DATA EXTRACTS -
————————
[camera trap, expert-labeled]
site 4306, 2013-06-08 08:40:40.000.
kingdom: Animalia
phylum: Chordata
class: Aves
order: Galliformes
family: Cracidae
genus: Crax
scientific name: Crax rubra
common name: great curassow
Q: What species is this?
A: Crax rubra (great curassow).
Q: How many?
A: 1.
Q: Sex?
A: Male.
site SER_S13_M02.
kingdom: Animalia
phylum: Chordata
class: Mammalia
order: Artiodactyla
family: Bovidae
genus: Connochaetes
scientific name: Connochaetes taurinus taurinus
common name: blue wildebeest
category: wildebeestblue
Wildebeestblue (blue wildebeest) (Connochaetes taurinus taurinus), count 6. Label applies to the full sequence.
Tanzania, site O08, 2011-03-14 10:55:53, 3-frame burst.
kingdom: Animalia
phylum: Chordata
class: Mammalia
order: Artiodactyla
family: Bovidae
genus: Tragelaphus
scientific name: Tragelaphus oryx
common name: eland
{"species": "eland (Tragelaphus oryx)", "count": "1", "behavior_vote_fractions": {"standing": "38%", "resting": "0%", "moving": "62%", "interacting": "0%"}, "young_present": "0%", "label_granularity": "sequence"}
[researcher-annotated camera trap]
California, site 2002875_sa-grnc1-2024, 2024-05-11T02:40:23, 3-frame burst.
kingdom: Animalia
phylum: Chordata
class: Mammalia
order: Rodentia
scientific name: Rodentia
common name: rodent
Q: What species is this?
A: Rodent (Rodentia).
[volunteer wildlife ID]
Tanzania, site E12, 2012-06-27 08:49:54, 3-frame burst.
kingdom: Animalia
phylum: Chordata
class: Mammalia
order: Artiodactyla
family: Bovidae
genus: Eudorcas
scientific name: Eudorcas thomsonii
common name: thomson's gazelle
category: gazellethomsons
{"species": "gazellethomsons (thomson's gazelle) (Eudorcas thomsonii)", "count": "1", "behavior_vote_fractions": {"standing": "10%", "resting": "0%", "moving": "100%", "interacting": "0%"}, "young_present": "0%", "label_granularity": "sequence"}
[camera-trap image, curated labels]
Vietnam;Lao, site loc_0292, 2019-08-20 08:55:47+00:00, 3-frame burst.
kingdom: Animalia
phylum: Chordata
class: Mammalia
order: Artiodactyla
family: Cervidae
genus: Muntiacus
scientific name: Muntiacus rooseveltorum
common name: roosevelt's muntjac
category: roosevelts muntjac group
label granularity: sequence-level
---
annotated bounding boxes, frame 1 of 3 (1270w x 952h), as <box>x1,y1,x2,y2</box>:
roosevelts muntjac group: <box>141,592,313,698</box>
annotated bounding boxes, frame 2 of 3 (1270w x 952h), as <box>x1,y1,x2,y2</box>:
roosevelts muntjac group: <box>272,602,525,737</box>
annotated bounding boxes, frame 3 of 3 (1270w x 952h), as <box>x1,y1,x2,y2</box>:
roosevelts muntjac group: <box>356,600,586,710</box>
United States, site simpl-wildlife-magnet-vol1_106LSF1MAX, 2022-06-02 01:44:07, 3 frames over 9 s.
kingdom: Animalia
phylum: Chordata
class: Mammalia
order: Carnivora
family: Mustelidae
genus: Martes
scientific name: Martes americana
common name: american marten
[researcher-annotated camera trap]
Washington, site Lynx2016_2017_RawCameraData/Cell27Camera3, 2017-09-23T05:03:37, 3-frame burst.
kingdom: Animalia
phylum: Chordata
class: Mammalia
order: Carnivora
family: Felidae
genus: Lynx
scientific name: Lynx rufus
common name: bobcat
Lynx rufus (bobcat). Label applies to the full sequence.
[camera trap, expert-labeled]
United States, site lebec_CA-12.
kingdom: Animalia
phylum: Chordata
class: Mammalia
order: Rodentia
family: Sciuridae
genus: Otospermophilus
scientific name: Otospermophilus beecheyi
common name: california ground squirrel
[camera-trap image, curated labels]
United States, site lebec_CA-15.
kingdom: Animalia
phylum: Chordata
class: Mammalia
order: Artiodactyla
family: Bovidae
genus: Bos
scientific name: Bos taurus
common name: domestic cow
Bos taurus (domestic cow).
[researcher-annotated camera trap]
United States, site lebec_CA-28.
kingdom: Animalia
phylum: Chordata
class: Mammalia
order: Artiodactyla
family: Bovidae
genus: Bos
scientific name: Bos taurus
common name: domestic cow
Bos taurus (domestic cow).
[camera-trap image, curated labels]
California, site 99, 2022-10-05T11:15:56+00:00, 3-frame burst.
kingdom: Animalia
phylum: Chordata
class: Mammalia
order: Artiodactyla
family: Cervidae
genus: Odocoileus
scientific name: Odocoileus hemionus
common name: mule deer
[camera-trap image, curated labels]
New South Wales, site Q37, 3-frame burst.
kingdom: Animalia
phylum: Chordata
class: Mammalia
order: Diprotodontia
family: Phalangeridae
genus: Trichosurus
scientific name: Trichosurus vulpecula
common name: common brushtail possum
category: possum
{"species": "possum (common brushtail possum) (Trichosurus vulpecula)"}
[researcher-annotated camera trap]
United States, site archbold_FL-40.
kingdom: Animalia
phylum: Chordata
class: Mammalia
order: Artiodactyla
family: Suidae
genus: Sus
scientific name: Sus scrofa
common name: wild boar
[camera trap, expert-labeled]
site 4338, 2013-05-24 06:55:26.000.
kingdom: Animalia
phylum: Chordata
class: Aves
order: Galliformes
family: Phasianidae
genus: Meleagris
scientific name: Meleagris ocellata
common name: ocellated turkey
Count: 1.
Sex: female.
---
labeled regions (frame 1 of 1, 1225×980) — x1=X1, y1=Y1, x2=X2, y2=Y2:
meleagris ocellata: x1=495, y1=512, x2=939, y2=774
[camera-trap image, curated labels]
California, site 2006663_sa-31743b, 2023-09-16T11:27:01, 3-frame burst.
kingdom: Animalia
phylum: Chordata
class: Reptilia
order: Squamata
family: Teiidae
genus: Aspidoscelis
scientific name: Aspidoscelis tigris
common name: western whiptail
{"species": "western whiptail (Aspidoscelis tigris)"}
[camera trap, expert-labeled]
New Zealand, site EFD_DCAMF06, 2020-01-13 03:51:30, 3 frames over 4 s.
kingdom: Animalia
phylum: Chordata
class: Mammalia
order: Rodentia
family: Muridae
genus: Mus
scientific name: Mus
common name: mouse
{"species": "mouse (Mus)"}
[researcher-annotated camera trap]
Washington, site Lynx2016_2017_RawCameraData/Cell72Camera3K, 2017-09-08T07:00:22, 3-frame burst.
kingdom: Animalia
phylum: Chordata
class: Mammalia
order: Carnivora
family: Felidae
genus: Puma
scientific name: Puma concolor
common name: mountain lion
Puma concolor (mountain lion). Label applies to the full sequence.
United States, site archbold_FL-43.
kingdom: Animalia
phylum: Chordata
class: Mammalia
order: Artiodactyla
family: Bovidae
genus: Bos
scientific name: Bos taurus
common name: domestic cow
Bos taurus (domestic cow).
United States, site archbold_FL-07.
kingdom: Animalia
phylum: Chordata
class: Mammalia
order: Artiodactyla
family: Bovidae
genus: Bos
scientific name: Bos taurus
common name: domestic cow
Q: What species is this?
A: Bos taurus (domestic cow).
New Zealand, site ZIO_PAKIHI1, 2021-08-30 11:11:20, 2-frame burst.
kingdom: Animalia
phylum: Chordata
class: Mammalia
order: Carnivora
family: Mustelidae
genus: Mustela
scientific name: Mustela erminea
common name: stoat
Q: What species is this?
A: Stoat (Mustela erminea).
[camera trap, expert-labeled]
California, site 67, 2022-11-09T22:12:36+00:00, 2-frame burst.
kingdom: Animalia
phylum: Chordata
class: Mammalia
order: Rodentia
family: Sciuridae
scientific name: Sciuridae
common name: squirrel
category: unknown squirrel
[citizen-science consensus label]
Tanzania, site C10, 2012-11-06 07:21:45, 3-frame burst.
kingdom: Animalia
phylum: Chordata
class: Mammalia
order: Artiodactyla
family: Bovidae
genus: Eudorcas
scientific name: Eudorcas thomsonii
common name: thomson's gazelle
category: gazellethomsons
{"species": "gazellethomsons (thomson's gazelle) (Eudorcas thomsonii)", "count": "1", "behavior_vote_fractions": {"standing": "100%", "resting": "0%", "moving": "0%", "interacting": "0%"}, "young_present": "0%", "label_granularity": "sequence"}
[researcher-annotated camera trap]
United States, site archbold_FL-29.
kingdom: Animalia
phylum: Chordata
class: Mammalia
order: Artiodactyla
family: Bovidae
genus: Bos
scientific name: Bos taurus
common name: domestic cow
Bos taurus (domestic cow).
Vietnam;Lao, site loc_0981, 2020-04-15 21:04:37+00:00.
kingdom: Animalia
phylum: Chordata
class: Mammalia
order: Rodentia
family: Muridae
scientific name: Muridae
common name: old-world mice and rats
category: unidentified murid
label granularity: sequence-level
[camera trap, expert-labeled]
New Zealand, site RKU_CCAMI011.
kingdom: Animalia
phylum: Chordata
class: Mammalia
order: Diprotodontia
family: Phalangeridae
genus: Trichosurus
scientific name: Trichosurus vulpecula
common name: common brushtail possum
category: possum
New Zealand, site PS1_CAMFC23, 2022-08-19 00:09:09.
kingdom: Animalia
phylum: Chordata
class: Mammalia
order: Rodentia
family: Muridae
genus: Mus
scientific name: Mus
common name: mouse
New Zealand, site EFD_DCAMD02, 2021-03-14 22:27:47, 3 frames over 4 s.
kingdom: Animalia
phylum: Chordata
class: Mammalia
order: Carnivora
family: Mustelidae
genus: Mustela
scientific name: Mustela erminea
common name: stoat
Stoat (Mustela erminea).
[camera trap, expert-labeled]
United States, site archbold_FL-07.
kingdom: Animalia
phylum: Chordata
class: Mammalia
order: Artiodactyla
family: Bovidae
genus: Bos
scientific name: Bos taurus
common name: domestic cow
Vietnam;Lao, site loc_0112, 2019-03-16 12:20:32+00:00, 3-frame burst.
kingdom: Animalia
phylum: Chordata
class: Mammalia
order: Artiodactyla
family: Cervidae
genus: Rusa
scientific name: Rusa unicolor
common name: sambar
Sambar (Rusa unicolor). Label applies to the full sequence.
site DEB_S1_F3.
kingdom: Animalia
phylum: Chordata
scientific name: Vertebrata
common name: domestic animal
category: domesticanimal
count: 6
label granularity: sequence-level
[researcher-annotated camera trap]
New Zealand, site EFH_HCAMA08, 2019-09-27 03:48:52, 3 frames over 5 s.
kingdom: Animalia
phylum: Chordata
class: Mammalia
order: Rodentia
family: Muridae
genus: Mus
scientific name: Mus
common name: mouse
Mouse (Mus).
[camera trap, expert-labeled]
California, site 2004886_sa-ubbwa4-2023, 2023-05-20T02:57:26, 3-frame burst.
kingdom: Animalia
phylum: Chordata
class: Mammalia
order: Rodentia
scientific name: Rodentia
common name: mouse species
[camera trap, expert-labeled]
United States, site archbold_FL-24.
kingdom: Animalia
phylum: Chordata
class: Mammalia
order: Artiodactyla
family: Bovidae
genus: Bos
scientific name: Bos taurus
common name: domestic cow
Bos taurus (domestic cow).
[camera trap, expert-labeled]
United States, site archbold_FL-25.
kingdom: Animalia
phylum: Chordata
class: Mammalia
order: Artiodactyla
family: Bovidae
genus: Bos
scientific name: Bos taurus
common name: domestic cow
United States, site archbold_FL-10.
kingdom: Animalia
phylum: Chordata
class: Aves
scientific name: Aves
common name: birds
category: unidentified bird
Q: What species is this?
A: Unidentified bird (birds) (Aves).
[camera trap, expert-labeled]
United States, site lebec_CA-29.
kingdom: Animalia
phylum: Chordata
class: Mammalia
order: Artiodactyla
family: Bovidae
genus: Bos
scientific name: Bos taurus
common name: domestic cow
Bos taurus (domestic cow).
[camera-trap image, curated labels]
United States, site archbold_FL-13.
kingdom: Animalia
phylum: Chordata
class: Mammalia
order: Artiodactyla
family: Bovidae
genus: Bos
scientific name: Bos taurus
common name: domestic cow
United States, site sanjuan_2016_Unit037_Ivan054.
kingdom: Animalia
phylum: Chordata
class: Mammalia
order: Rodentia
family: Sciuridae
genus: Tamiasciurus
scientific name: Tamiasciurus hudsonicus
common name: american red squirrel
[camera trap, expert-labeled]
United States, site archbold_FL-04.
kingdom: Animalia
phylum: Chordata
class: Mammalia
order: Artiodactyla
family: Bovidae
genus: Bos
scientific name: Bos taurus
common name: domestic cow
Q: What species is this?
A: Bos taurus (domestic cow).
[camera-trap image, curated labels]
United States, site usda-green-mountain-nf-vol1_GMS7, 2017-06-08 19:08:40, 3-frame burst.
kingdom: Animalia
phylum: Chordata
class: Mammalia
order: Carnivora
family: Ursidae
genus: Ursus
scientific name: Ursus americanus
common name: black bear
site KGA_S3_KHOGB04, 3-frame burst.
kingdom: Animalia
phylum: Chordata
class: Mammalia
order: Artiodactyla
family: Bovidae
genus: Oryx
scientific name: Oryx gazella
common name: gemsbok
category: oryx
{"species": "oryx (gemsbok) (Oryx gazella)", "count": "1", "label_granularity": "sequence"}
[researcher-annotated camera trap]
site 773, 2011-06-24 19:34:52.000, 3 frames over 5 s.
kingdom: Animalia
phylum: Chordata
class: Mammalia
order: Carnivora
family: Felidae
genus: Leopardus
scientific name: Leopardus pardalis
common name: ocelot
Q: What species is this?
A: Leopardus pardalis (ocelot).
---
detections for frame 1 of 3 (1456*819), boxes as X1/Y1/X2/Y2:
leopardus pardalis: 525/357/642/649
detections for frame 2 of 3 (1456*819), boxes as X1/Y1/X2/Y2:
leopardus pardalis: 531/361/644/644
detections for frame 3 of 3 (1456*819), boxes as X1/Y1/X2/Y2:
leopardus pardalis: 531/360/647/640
————————
PROBLEM TO SOLVE - Reproduce exactly the section above that begins at the line containing "United States, site archbold_FL-04." and ends at the line containing "genus: Leopardus", leaving out all other lines.

THE ANSWER -
United States, site archbold_FL-04.
kingdom: Animalia
phylum: Chordata
class: Mammalia
order: Artiodactyla
family: Bovidae
genus: Bos
scientific name: Bos taurus
common name: domestic cow
Q: What species is this?
A: Bos taurus (domestic cow).
[camera-trap image, curated labels]
United States, site usda-green-mountain-nf-vol1_GMS7, 2017-06-08 19:08:40, 3-frame burst.
kingdom: Animalia
phylum: Chordata
class: Mammalia
order: Carnivora
family: Ursidae
genus: Ursus
scientific name: Ursus americanus
common name: black bear
site KGA_S3_KHOGB04, 3-frame burst.
kingdom: Animalia
phylum: Chordata
class: Mammalia
order: Artiodactyla
family: Bovidae
genus: Oryx
scientific name: Oryx gazella
common name: gemsbok
category: oryx
{"species": "oryx (gemsbok) (Oryx gazella)", "count": "1", "label_granularity": "sequence"}
[researcher-annotated camera trap]
site 773, 2011-06-24 19:34:52.000, 3 frames over 5 s.
kingdom: Animalia
phylum: Chordata
class: Mammalia
order: Carnivora
family: Felidae
genus: Leopardus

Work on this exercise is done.